Yes, almost everything ended as temporal or bitemporal model. Pain to work with. Even for simple questions like "What is the customer #1234 company name?" the system needs to know when are you asking.


By "temporal model" do you mean relational tables of "customer X used Y amount of this resource at price Z from timestamp A to timestamp B" or ... ?


In field metering situations you can have the timeline of each meter, when it records data points, and then you have the different timeline of the backend service, when it actually _receives_ data points.

Bonus points if the meters can send data out of order.


I did a tender for aggregating events and emitting notifications from a fleet of transport vehicles that reported metrics over LTE.

When connected they would emit events as they happened, but when there was poor service or disconnection they would buffer them and send them as a burst once they reconnected... in reverse order.

I forget the finer details, but the service I was writing was supposed to notify of trucks entering and leaving geofences, inactivity etc. anything you can think of where the order of events is important.


Ah, thanks. OMFG and I thought our billing was hard. You're in my thoughts and prayers!


You just perfectly described what I’m currently working on.

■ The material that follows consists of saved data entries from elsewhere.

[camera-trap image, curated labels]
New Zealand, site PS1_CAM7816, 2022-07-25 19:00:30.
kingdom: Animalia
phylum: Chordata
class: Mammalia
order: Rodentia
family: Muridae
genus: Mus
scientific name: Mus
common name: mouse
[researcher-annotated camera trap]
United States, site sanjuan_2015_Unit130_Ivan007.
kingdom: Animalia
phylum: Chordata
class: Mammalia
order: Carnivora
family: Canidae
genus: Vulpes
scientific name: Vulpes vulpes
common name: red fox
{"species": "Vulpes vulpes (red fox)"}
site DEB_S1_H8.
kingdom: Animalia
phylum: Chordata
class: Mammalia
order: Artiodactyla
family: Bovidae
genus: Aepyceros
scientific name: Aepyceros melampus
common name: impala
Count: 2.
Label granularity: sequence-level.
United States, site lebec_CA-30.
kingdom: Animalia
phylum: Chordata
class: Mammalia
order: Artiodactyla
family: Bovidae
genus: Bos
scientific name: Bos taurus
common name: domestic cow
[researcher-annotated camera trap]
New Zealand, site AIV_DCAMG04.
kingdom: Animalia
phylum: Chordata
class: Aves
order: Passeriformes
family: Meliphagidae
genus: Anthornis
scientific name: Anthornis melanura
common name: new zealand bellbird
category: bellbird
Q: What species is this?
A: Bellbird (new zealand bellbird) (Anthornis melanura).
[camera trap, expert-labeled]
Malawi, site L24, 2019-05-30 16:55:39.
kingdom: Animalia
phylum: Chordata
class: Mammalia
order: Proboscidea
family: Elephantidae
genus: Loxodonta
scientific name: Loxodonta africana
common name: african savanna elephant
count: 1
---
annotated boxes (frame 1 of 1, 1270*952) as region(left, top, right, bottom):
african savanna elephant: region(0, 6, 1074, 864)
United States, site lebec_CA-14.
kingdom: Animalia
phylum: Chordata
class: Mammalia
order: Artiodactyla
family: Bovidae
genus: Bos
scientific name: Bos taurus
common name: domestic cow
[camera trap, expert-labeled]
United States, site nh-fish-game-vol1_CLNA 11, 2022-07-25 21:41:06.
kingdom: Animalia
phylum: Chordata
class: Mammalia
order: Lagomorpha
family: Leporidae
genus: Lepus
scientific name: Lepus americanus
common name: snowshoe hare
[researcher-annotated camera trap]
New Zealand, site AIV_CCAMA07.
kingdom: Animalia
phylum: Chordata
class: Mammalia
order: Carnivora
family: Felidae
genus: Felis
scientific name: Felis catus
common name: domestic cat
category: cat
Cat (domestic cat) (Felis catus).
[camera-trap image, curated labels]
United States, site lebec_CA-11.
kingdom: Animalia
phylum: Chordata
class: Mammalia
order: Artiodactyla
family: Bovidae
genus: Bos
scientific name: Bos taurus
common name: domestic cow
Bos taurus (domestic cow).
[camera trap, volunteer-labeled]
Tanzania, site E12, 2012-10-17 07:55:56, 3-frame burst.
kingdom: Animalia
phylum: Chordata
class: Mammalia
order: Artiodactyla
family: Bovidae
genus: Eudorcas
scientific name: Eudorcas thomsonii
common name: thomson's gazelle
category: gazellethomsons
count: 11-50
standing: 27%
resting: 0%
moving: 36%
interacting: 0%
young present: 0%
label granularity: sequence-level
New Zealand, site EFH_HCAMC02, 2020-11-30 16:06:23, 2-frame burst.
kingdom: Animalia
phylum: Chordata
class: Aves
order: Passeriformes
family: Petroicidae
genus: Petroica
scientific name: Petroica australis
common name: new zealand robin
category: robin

And it’s even more complex than you’ve explained (which I’m sure you’d well know haha)


I assume they are using something like DB2, which has very specific meaning when it comes to temporal or bitemporal tables.

https://www.ibm.com/docs/en/db2/10.5?topic=tables-bitemporal


Not DB2, but the meaning is the same.

In a time-series (or event) table you have one date - when the data point is valid (event occurred).

In a temporal table you have two dates - interval when the data is valid.

In a bitemporal table you have two intervals. First describes when the data is valid in real world, the second when does the system know about the real-world state.

I.e. if company changed address on 2022-05-01 but the system will not get that information until three day later (2022-05-03) you have two validity intervals.

Then you may ask - what was the company address on 2022-05-02? And what did the system think the address was on 2022-05-02? You will get two different answers. This is important if you need e.g. to make a correction to previously issued invoice. You need to know what data was used for original invoice and what data should have been used.


Designed and build the system meter readings and calculations for the Dutch market, all mysql, worked like a dream.


I have heard some horror stories about the dutch smart meters.

Apparently the billing system provided for 7 'counters' and hence the smart-meter had to have exactly 7 counters.


In my opinion, the best way to do it is ingesting events in a relational db with an idempotency key to prevent duplicated events. Some companies don't need real time billing data, so you could just use it to aggregate these events with the aggregation function that fits your need for a certain feature. Thus, you have the flexibility of (i) calculating pretty much everything you want, (ii) give granularity of usage to your customers and (iii) be closer to real time (you play the query anytime you need it).